Exercise task -
Retype each entry below exactly as it stands.

Start Material for the task

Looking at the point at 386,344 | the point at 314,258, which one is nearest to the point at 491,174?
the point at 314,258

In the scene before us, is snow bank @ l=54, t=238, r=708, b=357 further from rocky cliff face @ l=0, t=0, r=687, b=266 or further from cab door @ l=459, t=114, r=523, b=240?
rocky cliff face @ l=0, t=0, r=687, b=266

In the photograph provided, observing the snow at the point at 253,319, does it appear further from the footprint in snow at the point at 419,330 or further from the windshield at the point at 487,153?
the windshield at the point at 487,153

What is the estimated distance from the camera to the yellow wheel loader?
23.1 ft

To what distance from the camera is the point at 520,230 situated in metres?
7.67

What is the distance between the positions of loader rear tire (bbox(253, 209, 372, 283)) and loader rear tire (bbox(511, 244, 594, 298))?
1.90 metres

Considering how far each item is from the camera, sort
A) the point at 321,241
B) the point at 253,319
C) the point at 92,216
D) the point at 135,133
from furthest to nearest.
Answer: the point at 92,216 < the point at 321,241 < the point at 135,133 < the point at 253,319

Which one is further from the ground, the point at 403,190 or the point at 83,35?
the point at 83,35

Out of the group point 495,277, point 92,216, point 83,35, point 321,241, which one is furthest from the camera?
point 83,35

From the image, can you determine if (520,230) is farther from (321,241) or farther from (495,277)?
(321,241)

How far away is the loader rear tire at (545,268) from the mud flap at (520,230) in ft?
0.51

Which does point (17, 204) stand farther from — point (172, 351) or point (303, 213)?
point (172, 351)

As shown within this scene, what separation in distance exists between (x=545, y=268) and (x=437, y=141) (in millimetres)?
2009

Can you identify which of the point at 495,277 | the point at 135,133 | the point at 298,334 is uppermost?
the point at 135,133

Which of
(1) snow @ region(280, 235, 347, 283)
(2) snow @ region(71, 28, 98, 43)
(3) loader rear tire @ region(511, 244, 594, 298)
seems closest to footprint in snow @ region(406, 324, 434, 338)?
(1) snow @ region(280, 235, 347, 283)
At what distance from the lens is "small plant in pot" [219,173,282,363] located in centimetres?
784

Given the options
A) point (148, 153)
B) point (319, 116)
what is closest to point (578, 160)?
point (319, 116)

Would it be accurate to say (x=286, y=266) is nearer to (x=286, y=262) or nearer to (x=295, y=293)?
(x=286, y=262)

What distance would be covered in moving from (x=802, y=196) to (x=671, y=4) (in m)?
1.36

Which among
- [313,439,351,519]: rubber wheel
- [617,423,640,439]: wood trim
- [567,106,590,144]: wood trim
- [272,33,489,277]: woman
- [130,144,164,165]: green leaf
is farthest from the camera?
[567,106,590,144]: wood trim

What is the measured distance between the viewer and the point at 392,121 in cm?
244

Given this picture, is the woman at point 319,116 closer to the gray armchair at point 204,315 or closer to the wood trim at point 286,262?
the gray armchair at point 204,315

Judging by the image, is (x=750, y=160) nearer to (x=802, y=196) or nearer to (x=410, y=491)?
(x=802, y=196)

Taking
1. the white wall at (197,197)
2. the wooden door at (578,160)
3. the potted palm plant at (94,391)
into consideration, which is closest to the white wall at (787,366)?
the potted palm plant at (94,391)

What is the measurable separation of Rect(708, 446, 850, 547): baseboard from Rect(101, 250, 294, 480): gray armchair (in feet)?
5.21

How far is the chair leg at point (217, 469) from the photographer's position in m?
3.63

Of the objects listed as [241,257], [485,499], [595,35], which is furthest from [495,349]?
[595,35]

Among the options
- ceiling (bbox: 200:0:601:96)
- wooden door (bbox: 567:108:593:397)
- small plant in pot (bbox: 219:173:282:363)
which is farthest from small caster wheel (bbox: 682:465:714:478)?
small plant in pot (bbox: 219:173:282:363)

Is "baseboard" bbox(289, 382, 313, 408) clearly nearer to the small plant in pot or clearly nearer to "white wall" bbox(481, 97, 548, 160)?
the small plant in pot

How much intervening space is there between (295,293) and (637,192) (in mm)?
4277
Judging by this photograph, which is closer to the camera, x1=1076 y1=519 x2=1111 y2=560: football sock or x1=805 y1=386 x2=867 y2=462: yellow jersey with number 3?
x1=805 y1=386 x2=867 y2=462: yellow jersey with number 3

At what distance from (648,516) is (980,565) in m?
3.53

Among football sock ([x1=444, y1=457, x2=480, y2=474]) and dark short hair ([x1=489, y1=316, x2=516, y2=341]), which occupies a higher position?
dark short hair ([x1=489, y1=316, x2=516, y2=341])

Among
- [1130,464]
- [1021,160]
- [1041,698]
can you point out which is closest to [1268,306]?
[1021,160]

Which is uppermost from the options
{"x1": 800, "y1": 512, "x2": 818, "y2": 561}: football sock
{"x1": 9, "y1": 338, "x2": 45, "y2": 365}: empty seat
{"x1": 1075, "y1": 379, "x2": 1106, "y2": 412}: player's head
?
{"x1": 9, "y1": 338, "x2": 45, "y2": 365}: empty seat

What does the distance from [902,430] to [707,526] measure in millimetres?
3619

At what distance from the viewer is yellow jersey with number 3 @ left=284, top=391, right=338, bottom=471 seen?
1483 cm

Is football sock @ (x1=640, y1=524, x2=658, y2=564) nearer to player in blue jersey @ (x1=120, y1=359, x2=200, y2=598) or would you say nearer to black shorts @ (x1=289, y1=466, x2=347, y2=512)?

End Material for the task

Solution for this exercise -
Looking at the point at 386,344 | the point at 314,258, which one is nearest to the point at 491,174?
the point at 314,258

In the scene before us, is snow bank @ l=54, t=238, r=708, b=357 further from rocky cliff face @ l=0, t=0, r=687, b=266 or further from cab door @ l=459, t=114, r=523, b=240?
rocky cliff face @ l=0, t=0, r=687, b=266

In the photograph provided, observing the snow at the point at 253,319, does it appear further from the footprint in snow at the point at 419,330 or further from the windshield at the point at 487,153?
the windshield at the point at 487,153

What is the estimated distance from the camera to the yellow wheel loader?
23.1 ft

To what distance from the camera is the point at 520,230 situated in metres?
7.67

What is the distance between the positions of loader rear tire (bbox(253, 209, 372, 283)) and loader rear tire (bbox(511, 244, 594, 298))?
1.90 metres

Considering how far each item is from the camera, sort
A) the point at 321,241
B) the point at 253,319
C) the point at 92,216
D) the point at 135,133
from furthest to nearest.
Answer: the point at 92,216 < the point at 321,241 < the point at 135,133 < the point at 253,319

Which one is further from the ground, the point at 403,190 or the point at 83,35?
the point at 83,35

Out of the group point 495,277, point 92,216, point 83,35, point 321,241, which one is furthest from the camera?
point 83,35

From the image, can you determine if (520,230) is farther from (321,241) or farther from (495,277)?
(321,241)

How far away is the loader rear tire at (545,268) from the mud flap at (520,230) in ft?
0.51

Which does point (17, 204) stand farther from — point (172, 351) or point (303, 213)?
point (172, 351)

As shown within this scene, what separation in distance exists between (x=545, y=268) and (x=437, y=141) (in millimetres)?
2009

Can you identify which of the point at 495,277 | the point at 135,133 | the point at 298,334 is uppermost?
the point at 135,133

Which of
(1) snow @ region(280, 235, 347, 283)
(2) snow @ region(71, 28, 98, 43)
(3) loader rear tire @ region(511, 244, 594, 298)
seems closest to footprint in snow @ region(406, 324, 434, 338)?
(1) snow @ region(280, 235, 347, 283)
At what distance from the lens is "small plant in pot" [219,173,282,363] located in centimetres?
784

Given the options
A) point (148, 153)
B) point (319, 116)
what is closest to point (578, 160)?
point (319, 116)

Would it be accurate to say (x=286, y=266) is nearer to (x=286, y=262) or nearer to (x=295, y=293)?
(x=286, y=262)

What distance would be covered in moving from (x=802, y=196) to (x=671, y=4) (in m)?
1.36

Which among
- [313,439,351,519]: rubber wheel
- [617,423,640,439]: wood trim
- [567,106,590,144]: wood trim
- [272,33,489,277]: woman
- [130,144,164,165]: green leaf
is farthest from the camera?
[567,106,590,144]: wood trim

What is the measured distance between the viewer and the point at 392,121 in cm?
244

Given this picture, is the woman at point 319,116 closer to the gray armchair at point 204,315 or closer to the wood trim at point 286,262?
the gray armchair at point 204,315

Judging by the image, is (x=750, y=160) nearer to (x=802, y=196) or nearer to (x=410, y=491)?
(x=802, y=196)

Taking
1. the white wall at (197,197)
2. the wooden door at (578,160)
3. the potted palm plant at (94,391)
into consideration, which is closest to the white wall at (787,366)?
the potted palm plant at (94,391)

What is the measurable separation of Rect(708, 446, 850, 547): baseboard from Rect(101, 250, 294, 480): gray armchair (in feet)?
5.21

How far is the chair leg at point (217, 469) from the photographer's position in m?
3.63

Of the objects listed as [241,257], [485,499], [595,35], which is furthest from [495,349]?
[595,35]

Among the options
- ceiling (bbox: 200:0:601:96)
- wooden door (bbox: 567:108:593:397)
- small plant in pot (bbox: 219:173:282:363)
which is farthest from small caster wheel (bbox: 682:465:714:478)?
small plant in pot (bbox: 219:173:282:363)

Is "baseboard" bbox(289, 382, 313, 408) clearly nearer to the small plant in pot or clearly nearer to "white wall" bbox(481, 97, 548, 160)?
the small plant in pot

How much intervening space is there between (295,293) and (637,192) (in mm)?
4277
Judging by this photograph, which is closer to the camera, x1=1076 y1=519 x2=1111 y2=560: football sock or x1=805 y1=386 x2=867 y2=462: yellow jersey with number 3?
x1=805 y1=386 x2=867 y2=462: yellow jersey with number 3

At what distance from (648,516) is (980,565) in m?
3.53

Among football sock ([x1=444, y1=457, x2=480, y2=474]) and dark short hair ([x1=489, y1=316, x2=516, y2=341]), which occupies a higher position?
dark short hair ([x1=489, y1=316, x2=516, y2=341])

Among
- [1130,464]
- [1021,160]
- [1041,698]
can you point out which is closest to [1268,306]?
[1021,160]

Which is uppermost from the options
{"x1": 800, "y1": 512, "x2": 818, "y2": 561}: football sock
{"x1": 9, "y1": 338, "x2": 45, "y2": 365}: empty seat
{"x1": 1075, "y1": 379, "x2": 1106, "y2": 412}: player's head
?
{"x1": 9, "y1": 338, "x2": 45, "y2": 365}: empty seat

What does the distance from [902,430] to [707,526] measure in millimetres?
3619

At what distance from the viewer is yellow jersey with number 3 @ left=284, top=391, right=338, bottom=471 seen?
1483 cm

Is football sock @ (x1=640, y1=524, x2=658, y2=564) nearer to player in blue jersey @ (x1=120, y1=359, x2=200, y2=598) or would you say nearer to black shorts @ (x1=289, y1=466, x2=347, y2=512)?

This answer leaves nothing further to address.